The analysis module itself seems to be of high quality in that the graphs it produces are all interactive. However the downside is the long loading time required for the program to be ready for analysis (it can take 5-10 minutes, even with a fast internet connection). Another missing feature is the ability to “clean” data points, for example, to tell the system to recognize that “Yokohama Rubber KK” and “Yokohama Rubber Co Ltd” are in fact the same entity (the figure of the assignee relationships in the section above contains points for each of these entities).

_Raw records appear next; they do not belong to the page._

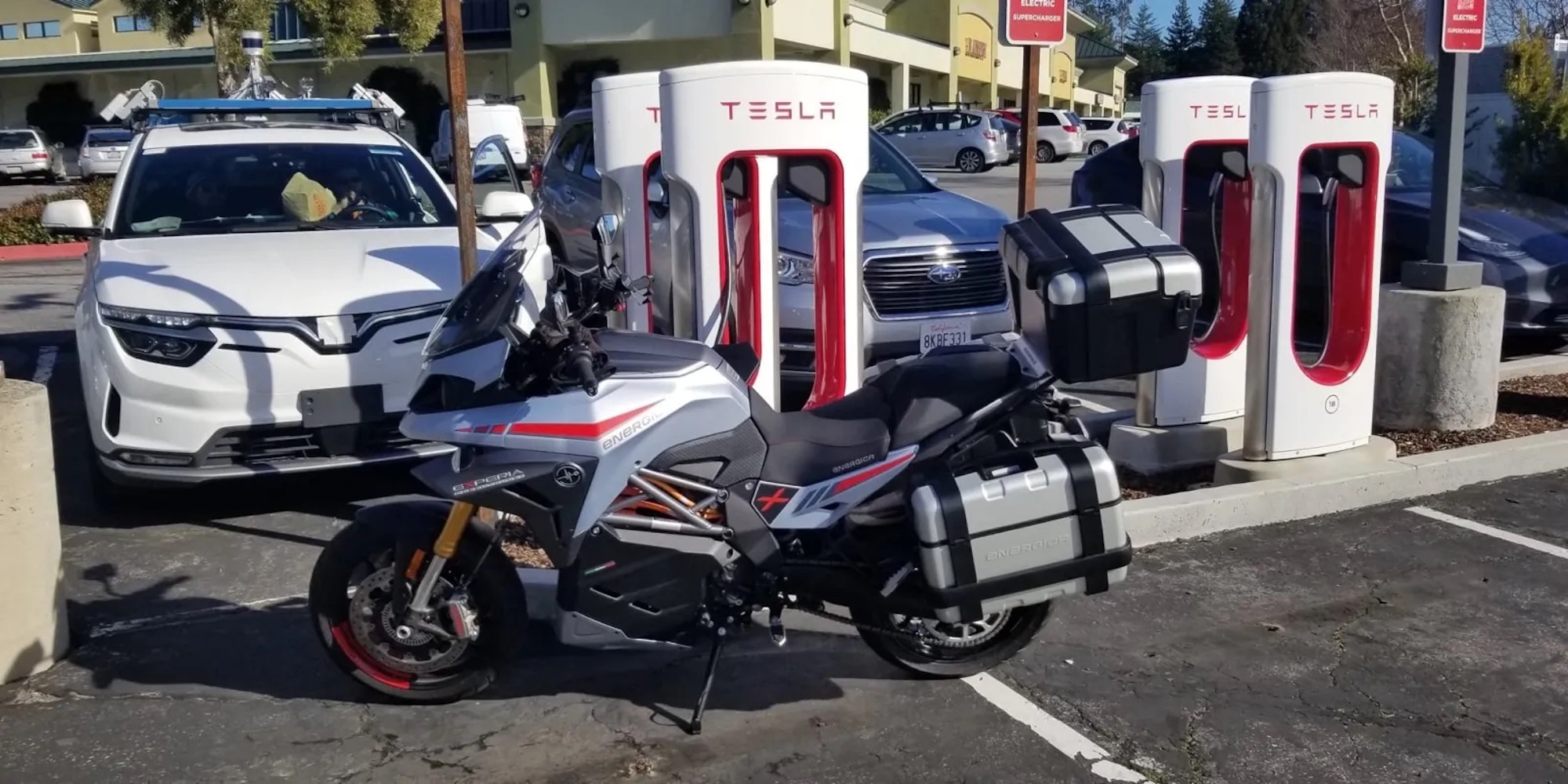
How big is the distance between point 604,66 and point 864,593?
109 feet

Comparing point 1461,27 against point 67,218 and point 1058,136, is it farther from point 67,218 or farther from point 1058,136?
point 1058,136

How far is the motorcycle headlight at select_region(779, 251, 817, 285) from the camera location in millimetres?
7590

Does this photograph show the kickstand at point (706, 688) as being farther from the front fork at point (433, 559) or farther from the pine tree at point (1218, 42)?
the pine tree at point (1218, 42)

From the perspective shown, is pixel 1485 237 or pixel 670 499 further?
pixel 1485 237

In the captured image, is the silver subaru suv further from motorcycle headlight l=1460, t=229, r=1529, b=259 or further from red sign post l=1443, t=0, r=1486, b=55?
motorcycle headlight l=1460, t=229, r=1529, b=259

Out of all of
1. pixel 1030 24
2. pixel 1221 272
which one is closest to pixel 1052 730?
pixel 1030 24

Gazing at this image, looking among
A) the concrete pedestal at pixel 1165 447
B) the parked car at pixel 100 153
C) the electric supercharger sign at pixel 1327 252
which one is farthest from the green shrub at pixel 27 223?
the electric supercharger sign at pixel 1327 252

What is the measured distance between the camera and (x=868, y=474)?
4.01 meters

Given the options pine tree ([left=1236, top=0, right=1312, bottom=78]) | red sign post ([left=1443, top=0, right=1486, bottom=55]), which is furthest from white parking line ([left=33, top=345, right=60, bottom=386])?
pine tree ([left=1236, top=0, right=1312, bottom=78])

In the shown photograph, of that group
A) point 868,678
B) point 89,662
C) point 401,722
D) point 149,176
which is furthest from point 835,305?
point 149,176

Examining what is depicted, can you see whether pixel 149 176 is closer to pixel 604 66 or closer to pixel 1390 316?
pixel 1390 316

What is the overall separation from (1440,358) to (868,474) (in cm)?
445

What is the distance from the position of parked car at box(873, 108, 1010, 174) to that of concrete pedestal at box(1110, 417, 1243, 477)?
26624mm

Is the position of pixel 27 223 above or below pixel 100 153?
below
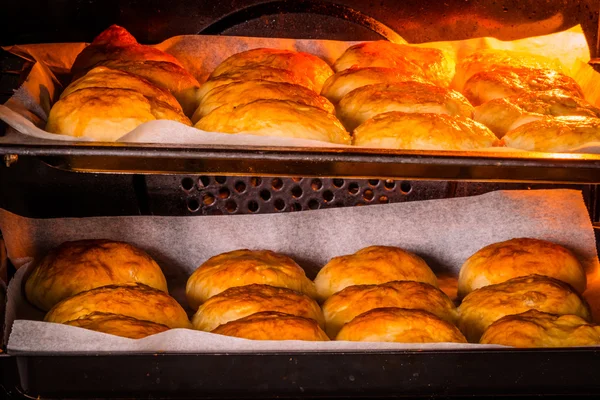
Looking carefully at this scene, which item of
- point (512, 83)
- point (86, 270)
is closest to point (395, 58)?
point (512, 83)

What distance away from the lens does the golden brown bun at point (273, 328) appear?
1750 mm

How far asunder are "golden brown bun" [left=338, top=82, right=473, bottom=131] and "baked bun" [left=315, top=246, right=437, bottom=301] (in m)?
0.36

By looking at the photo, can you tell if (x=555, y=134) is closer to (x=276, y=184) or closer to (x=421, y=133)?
(x=421, y=133)

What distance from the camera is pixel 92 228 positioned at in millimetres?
2305

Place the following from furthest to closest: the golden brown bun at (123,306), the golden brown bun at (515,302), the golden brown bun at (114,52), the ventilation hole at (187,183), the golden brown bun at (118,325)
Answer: the ventilation hole at (187,183) → the golden brown bun at (114,52) → the golden brown bun at (515,302) → the golden brown bun at (123,306) → the golden brown bun at (118,325)

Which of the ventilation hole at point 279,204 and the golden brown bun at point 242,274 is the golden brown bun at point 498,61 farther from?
the golden brown bun at point 242,274

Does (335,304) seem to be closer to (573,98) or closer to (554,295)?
(554,295)

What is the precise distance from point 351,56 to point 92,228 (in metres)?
0.91

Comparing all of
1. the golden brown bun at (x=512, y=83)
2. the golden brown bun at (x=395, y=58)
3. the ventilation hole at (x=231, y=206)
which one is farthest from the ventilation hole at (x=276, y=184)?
the golden brown bun at (x=512, y=83)

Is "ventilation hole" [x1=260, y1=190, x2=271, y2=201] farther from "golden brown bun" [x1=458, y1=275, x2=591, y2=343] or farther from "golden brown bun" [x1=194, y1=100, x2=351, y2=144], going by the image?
"golden brown bun" [x1=458, y1=275, x2=591, y2=343]

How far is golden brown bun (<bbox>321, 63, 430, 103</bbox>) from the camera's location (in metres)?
2.33

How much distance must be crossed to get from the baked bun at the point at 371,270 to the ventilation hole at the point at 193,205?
1.38 ft

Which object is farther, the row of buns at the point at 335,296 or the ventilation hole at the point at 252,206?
the ventilation hole at the point at 252,206

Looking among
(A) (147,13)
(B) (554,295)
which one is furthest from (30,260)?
(B) (554,295)
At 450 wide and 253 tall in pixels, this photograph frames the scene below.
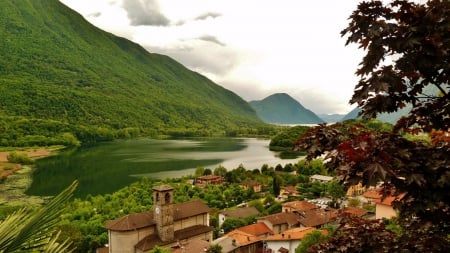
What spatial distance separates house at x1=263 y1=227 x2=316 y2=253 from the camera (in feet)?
78.2

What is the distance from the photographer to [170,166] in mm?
70000

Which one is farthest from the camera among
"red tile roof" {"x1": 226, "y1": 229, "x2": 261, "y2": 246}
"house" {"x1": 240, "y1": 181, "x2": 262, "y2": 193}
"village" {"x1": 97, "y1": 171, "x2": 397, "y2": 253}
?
"house" {"x1": 240, "y1": 181, "x2": 262, "y2": 193}

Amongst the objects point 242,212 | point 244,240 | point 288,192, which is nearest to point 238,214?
point 242,212

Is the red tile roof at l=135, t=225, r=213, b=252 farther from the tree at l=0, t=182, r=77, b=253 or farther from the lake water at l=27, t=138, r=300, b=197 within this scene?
the tree at l=0, t=182, r=77, b=253

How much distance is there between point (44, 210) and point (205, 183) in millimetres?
52262

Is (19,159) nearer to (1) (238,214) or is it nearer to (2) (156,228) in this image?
(1) (238,214)

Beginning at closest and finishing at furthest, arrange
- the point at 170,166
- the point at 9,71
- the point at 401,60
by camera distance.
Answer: the point at 401,60, the point at 170,166, the point at 9,71

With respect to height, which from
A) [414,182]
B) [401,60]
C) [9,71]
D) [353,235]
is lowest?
[353,235]

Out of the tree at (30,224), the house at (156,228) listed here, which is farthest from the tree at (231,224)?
the tree at (30,224)

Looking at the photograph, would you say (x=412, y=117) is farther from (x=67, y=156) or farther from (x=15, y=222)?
(x=67, y=156)

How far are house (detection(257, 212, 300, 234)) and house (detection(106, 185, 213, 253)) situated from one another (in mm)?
5139

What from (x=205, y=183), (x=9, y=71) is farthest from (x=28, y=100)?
(x=205, y=183)

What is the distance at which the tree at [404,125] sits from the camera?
8.95ft

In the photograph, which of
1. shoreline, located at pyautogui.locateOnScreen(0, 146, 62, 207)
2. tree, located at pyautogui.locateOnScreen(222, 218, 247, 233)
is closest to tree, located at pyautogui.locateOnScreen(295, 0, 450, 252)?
tree, located at pyautogui.locateOnScreen(222, 218, 247, 233)
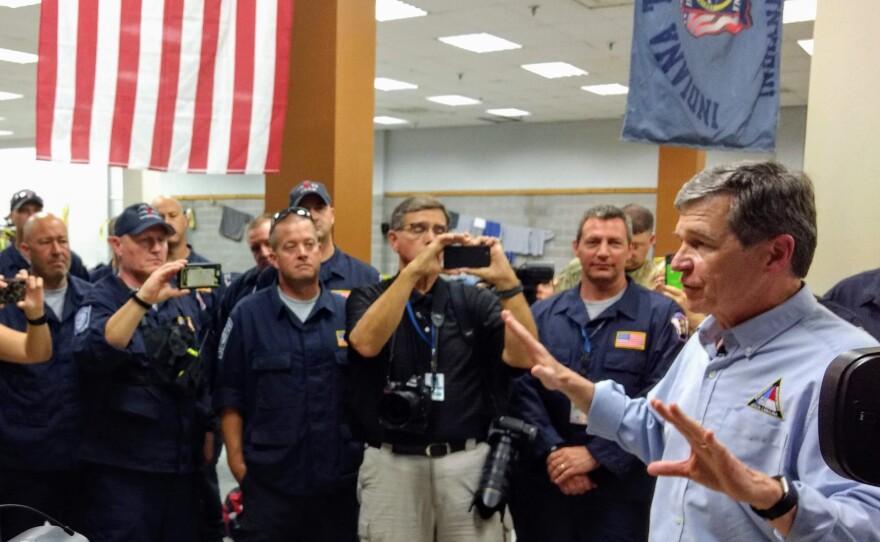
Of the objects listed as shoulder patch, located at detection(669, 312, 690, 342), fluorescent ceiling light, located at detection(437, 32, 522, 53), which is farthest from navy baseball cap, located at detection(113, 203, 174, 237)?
fluorescent ceiling light, located at detection(437, 32, 522, 53)

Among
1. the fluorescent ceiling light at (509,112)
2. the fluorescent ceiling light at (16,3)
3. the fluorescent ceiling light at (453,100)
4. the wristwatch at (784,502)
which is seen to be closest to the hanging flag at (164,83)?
the wristwatch at (784,502)

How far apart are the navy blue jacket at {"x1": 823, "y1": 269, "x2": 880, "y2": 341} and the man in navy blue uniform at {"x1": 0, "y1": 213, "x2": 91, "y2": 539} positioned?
8.92 ft

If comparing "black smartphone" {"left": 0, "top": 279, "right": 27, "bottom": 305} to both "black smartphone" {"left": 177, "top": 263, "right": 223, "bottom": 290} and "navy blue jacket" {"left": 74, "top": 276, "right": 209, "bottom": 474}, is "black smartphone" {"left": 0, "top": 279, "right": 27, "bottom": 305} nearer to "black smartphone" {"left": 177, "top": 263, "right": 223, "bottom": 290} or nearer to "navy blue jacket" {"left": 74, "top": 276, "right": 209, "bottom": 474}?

One further frustration for users is that an adequate help guide for the program, including definitions of some of its graphs, is lacking. For example, the meaning of graph options such as “evolution” or “speeding up” are not readily obvious to the user, and the actual data being graphed (and the purpose of the graph itself) may only become apparent after some scrutiny. This problem was somewhat ameliorated in June 2009 by the addition of help icons on the title bar of each graph, which link to brief descriptions of the analysis performed.